*** Block opens ***

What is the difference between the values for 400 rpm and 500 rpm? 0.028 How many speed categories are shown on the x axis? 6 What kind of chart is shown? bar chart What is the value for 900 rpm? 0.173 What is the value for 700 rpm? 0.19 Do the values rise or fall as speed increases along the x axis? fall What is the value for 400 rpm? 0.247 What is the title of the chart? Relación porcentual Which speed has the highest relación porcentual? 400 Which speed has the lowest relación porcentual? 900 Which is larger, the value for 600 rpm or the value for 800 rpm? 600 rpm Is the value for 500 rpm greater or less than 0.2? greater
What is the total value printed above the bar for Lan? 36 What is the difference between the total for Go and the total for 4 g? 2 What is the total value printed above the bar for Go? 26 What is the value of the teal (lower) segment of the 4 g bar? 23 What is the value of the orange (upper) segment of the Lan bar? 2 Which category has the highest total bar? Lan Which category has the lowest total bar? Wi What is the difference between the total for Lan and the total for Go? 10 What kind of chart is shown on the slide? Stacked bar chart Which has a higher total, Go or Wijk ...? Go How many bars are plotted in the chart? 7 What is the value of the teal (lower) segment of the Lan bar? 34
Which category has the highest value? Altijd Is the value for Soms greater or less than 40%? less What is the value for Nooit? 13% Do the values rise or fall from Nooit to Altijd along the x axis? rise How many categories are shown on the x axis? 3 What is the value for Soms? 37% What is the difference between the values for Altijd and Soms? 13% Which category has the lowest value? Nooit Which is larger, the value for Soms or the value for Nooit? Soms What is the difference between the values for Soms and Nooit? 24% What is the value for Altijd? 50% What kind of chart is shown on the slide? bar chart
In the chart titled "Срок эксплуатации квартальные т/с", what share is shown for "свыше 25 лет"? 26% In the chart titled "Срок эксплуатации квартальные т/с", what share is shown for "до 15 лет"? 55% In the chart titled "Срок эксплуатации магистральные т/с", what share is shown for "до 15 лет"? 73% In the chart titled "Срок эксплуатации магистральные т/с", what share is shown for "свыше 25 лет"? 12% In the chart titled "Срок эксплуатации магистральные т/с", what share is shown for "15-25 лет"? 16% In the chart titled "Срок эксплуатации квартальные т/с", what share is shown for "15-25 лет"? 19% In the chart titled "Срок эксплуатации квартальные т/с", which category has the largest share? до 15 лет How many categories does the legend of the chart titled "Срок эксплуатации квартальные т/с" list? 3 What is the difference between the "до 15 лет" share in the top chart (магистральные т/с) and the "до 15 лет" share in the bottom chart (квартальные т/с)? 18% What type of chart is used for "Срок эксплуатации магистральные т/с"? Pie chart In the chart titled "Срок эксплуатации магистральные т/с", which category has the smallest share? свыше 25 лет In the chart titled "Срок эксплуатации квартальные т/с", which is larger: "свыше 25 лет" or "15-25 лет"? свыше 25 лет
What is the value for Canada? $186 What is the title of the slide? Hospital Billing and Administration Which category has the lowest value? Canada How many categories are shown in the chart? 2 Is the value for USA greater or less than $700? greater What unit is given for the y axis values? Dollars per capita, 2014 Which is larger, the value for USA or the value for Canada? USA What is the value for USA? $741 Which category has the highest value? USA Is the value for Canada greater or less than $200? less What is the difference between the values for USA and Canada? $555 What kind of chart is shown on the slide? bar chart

*** Block closes ***

▸ **Instructions to follow**
Identify every line in the entries above that contains the word "fall" and copy each of those lines in full. Treat uppercase and lowercase letters as different.

▸ **Your solution**
What is the difference between the values for 400 rpm and 500 rpm? 0.028 How many speed categories are shown on the x axis? 6 What kind of chart is shown? bar chart What is the value for 900 rpm? 0.173 What is the value for 700 rpm? 0.19 Do the values rise or fall as speed increases along the x axis? fall What is the value for 400 rpm? 0.247 What is the title of the chart? Relación porcentual Which speed has the highest relación porcentual? 400 Which speed has the lowest relación porcentual? 900 Which is larger, the value for 600 rpm or the value for 800 rpm? 600 rpm Is the value for 500 rpm greater or less than 0.2? greater
Which category has the highest value? Altijd Is the value for Soms greater or less than 40%? less What is the value for Nooit? 13% Do the values rise or fall from Nooit to Altijd along the x axis? rise How many categories are shown on the x axis? 3 What is the value for Soms? 37% What is the difference between the values for Altijd and Soms? 13% Which category has the lowest value? Nooit Which is larger, the value for Soms or the value for Nooit? Soms What is the difference between the values for Soms and Nooit? 24% What is the value for Altijd? 50% What kind of chart is shown on the slide? bar chart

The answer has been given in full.